• [About this task]
Look below for the line that contains "gardenlarch", then quote it and all the lines after it, exactly, with the pictures left out.

• [Data excerpts]
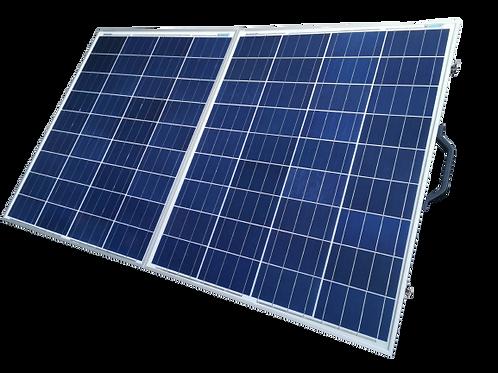CB80F 160Wp 12V Foldable Solar Module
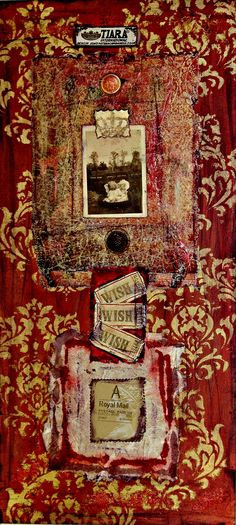 """Tiara"" www.laurierichardsoncreates.wordpress.com www.facebook.com/laurierichardsoncreates"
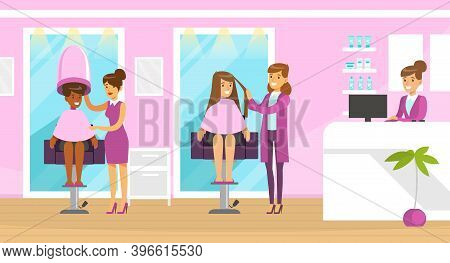Female Hairstylist Or Hairdresser Cutting And Doing Hair Vector Illustration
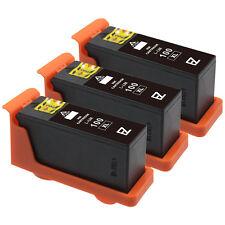 3 Pack 100XL 100 XL Black Ink Cartridges for Lexmark 14N1068 Printer
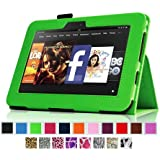 Fintie Kindle Fire HD 7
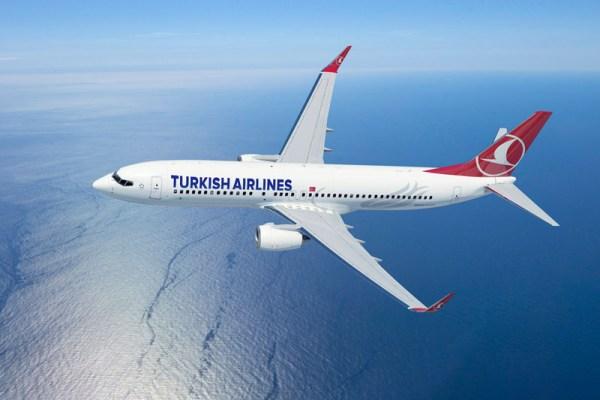 Turkish Airlines Boeing 737-800 (© Turkish)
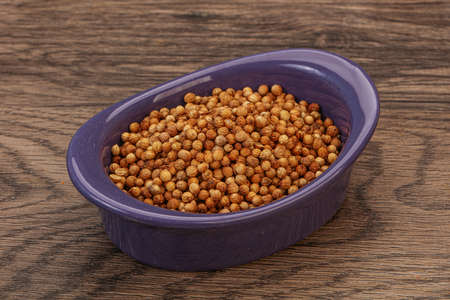 Dry Coriander seeds in the bowl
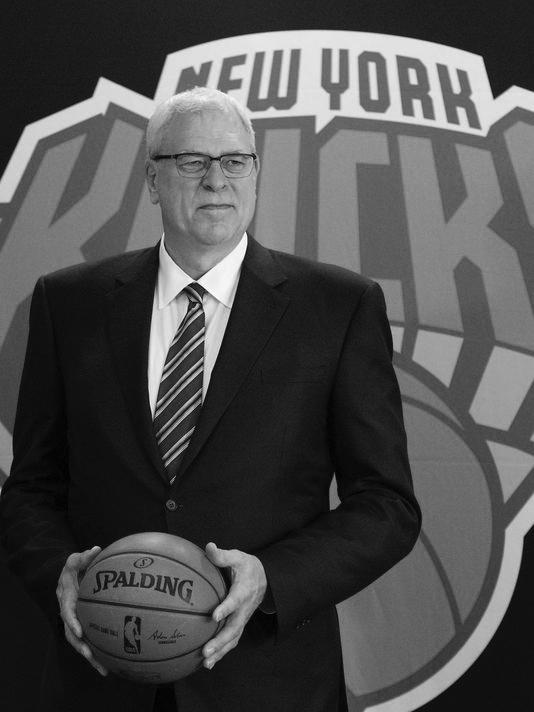 Basketballfunny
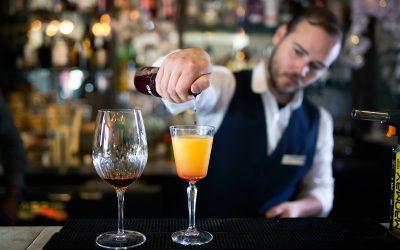 Brighton Metropole Bar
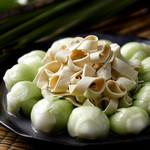青梗菜と中華湯葉の炒め煮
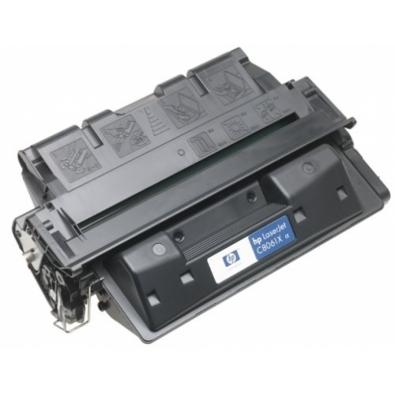 Заправка картриджа HP C8061X в Подольске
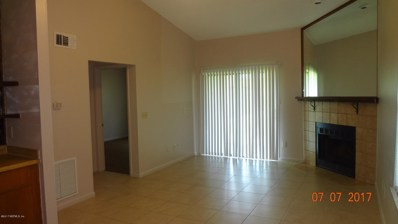 Orange Park, FL home for sale located at 1454 Gifford Ave UNIT B, Orange Park, FL 32065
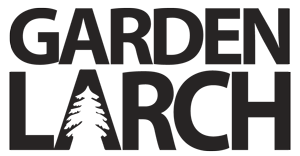 gardenlarch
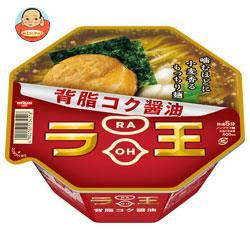 日清食品 日清 ラ王 背脂コク醤油 115g×12個入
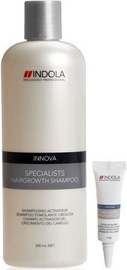 Indola Innova Color Shampoo 2pcs Set 307ml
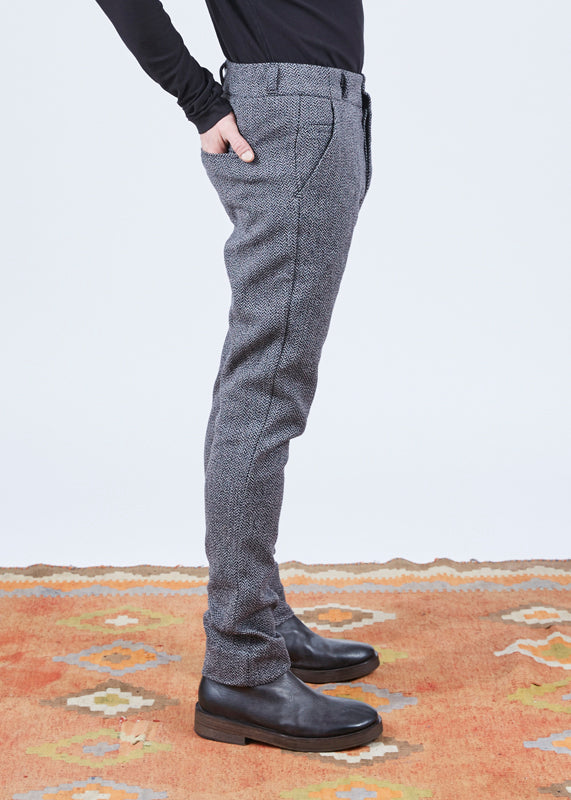Textured Track Pant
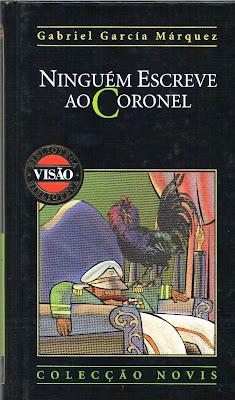 Ninguém Escreve ao Coronel, Gabriel García Márquez, El Coronel no Tiene quien le Escriba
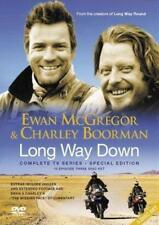 Long Way Down DVD -  by Charley Boorman, Ewan McGregor
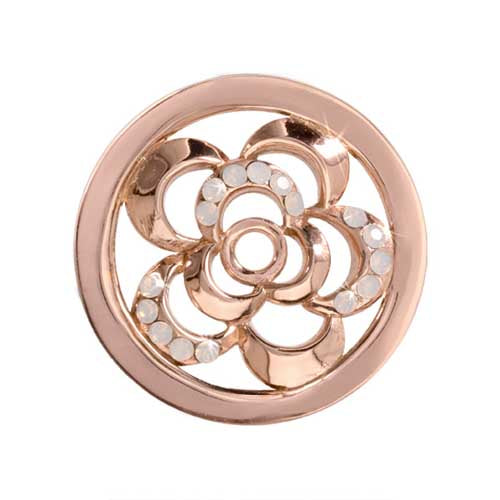 Nikki Lissoni - Surprise Poppy Rose Gold Plate 23mm Coin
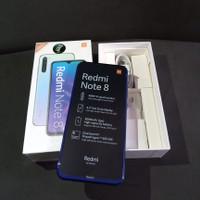 Xiaomi Redmi Note 8 RAM 4/64 GB Garansi Resmi tAm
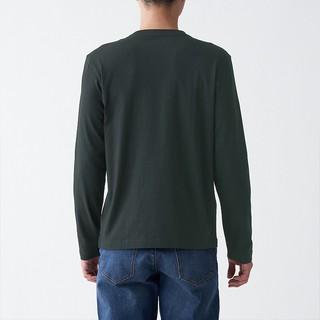 MUJI 无印良品 ABC01A1S 男式长袖T恤
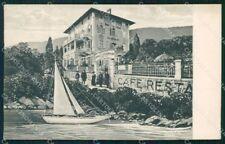 Croazia Croatia Lovrana Lovran Restaurant Antoniushof cartolina XF6901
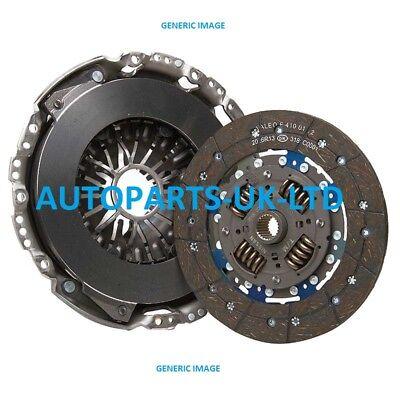 LuK 620 3173 00 Clutch Kit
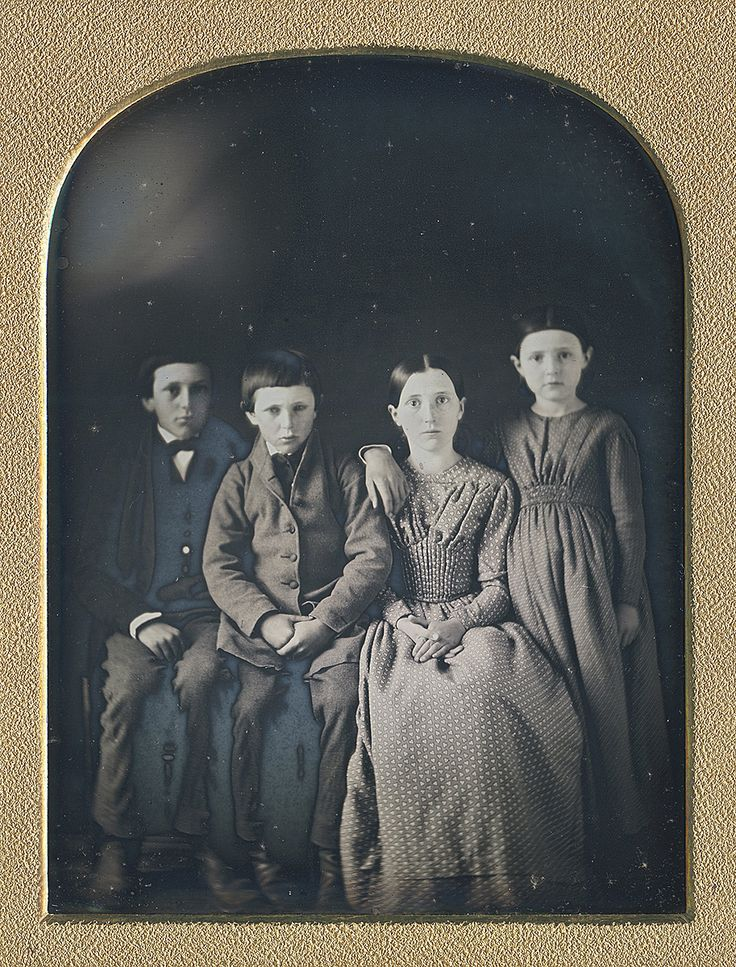 """"""" THE FOUR SETS OF EYES (via Dennis A. Waters Fine Daguerreotypes) """""""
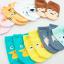 SK064••ถุงเท้าเด็ก•• เป็ด (ข้อสั้น) thumbnail 3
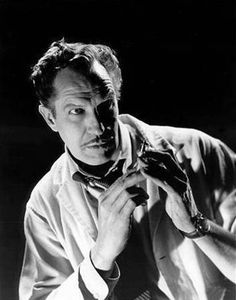 "from ""The Tingler"", Vincent Price about to ""shoot up LSD"" . Classic sequence, especially for 1959!"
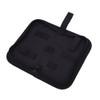 Exduct EP03 EDC Tools Bag Black Nylon Pouch Knives & Tools Holder w Zipper Strip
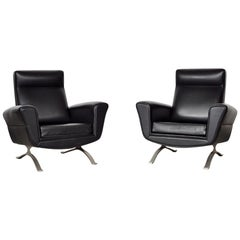 Club Armchairs Set, Black Faux Leather, Stainless Steel Structure, Italy, 1950s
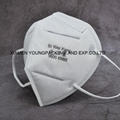 Stock wholesales Ce FDA N95 Respirator Kn95 Protective Face Masks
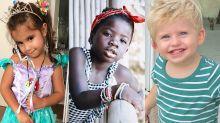 11 bebês de famosos que nunca saberão o que é um boleto - e que nos matam de fofura!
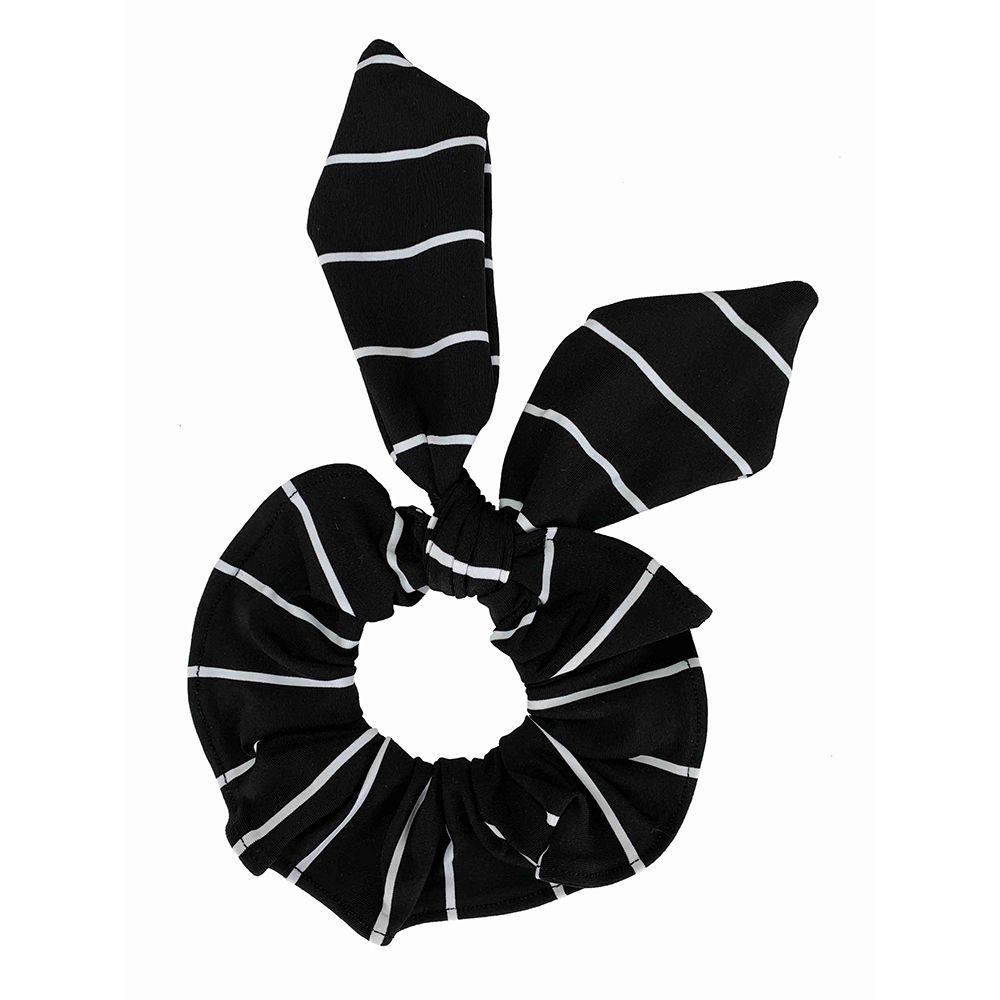 scrunchie-black-di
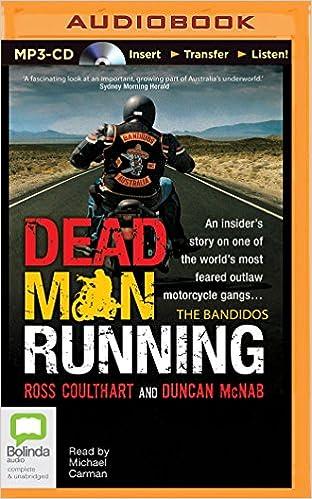 dead man walking book summary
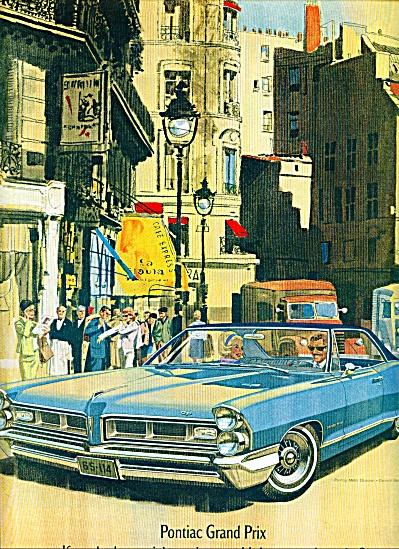 1965 -  Pontiac Grand Prix auto ad (Image1)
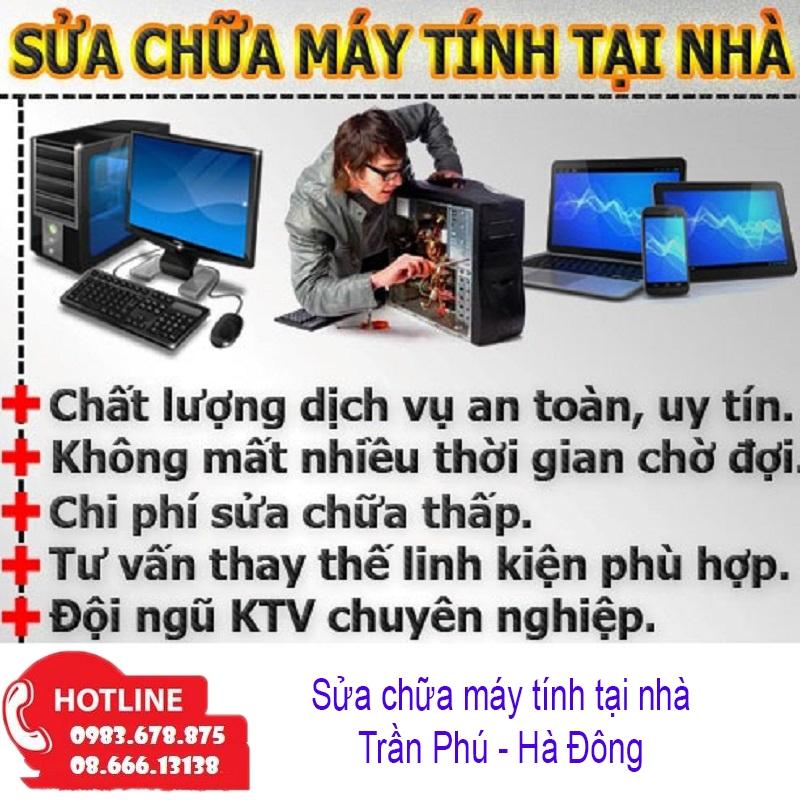 Địa chỉ sửa máy tính tại nhà Trần Hữu Dực chất lượng nhất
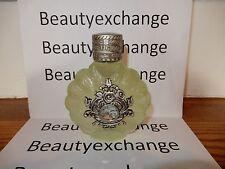 True Religion For Women Perfume Eau De Parfum Spray 3.4 oz
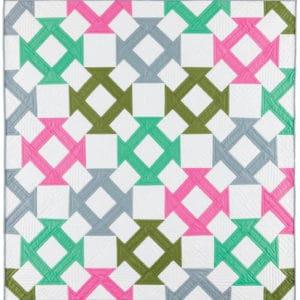 GO! Churn Dash Baby Quilt Pattern-0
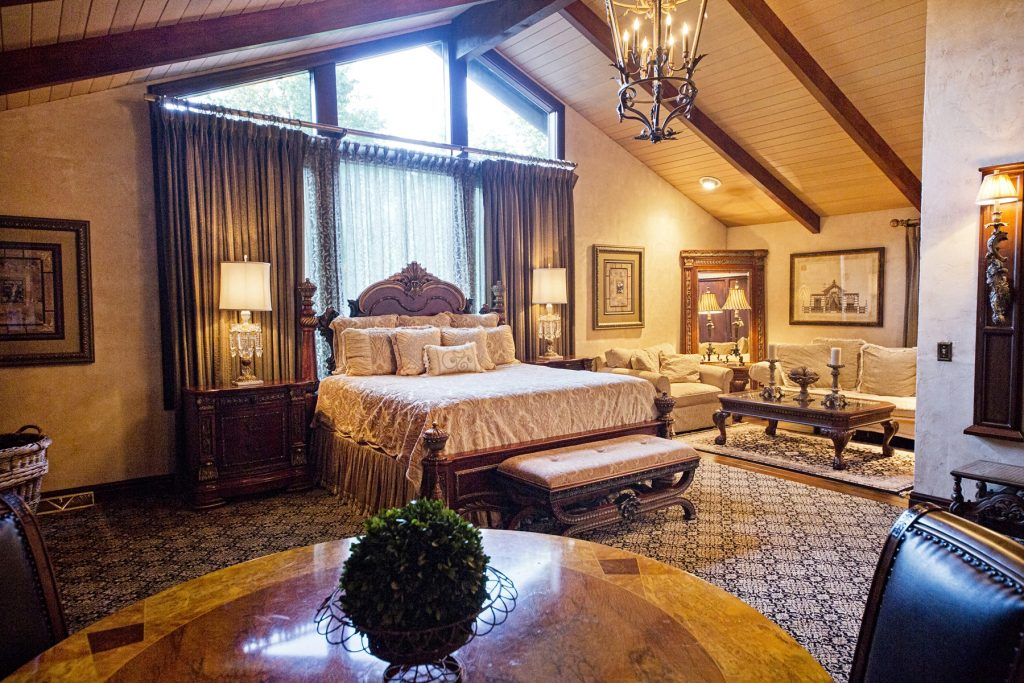 Elegant French-Country style bedroom
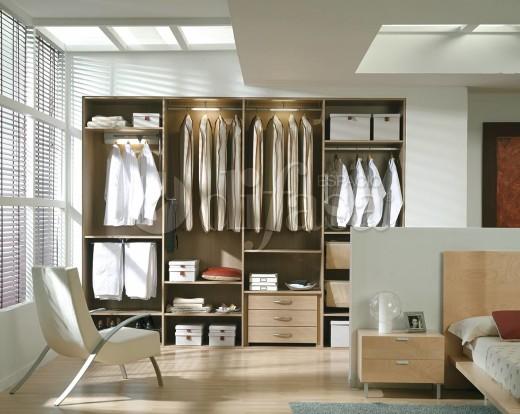Interiores de armarios difasa espacios y armarios a medida - Interior de armarios ...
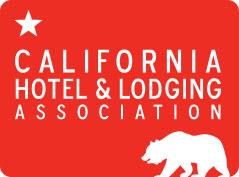CH&LA-logo-Horizontal_smaller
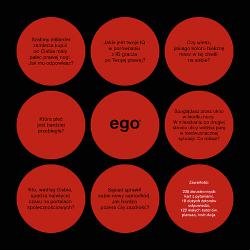 Ego, Gra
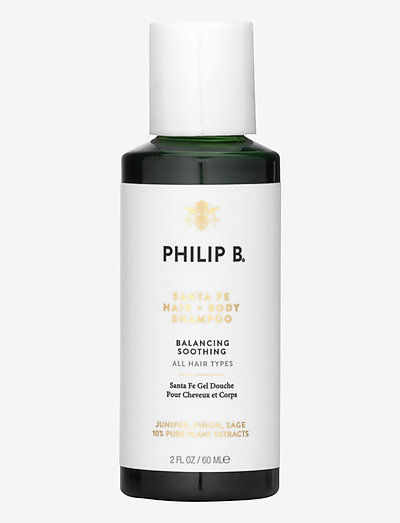 60ml Scent of Santa Fe Shampoo - shampoo - no colour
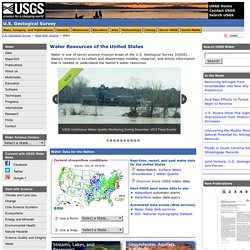 Water Resources Of The U.S. - Geological Survey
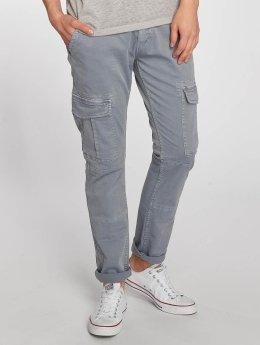 Mavi Jeans Pantalon cargo Yves bleu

• [Reply]
 gardenlarch
 日清食品 日清 ラ王 背脂コク醤油 115g×12個入
 Indola Innova Color Shampoo 2pcs Set 307ml
Textured Track Pant
 Ninguém Escreve ao Coronel, Gabriel García Márquez, El Coronel no Tiene quien le Escriba
 Long Way Down DVD -  by Charley Boorman, Ewan McGregor
 Nikki Lissoni - Surprise Poppy Rose Gold Plate 23mm Coin
 Xiaomi Redmi Note 8 RAM 4/64 GB Garansi Resmi tAm
 MUJI 无印良品 ABC01A1S 男式长袖T恤
 Croazia Croatia Lovrana Lovran Restaurant Antoniushof cartolina XF6901
 LuK 620 3173 00 Clutch Kit
 """"""" THE FOUR SETS OF EYES (via Dennis A. Waters Fine Daguerreotypes) """""""
 SK064••ถุงเท้าเด็ก•• เป็ด (ข้อสั้น) thumbnail 3
 "from ""The Tingler"", Vincent Price about to ""shoot up LSD"" . Classic sequence, especially for 1959!"
 Exduct EP03 EDC Tools Bag Black Nylon Pouch Knives & Tools Holder w Zipper Strip
 Club Armchairs Set, Black Faux Leather, Stainless Steel Structure, Italy, 1950s
 Stock wholesales Ce FDA N95 Respirator Kn95 Protective Face Masks
 11 bebês de famosos que nunca saberão o que é um boleto - e que nos matam de fofura!
 scrunchie-black-di
 dead man walking book summary
 1965 -  Pontiac Grand Prix auto ad (Image1)
 Địa chỉ sửa máy tính tại nhà Trần Hữu Dực chất lượng nhất
 True Religion For Women Perfume Eau De Parfum Spray 3.4 oz
 GO! Churn Dash Baby Quilt Pattern-0
 Elegant French-Country style bedroom
Interiores de armarios difasa espacios y armarios a medida - Interior de armarios ...
CH&LA-logo-Horizontal_smaller
 Ego, Gra
 60ml Scent of Santa Fe Shampoo - shampoo - no colour
 Water Resources Of The U.S. - Geological Survey
 Mavi Jeans Pantalon cargo Yves bleu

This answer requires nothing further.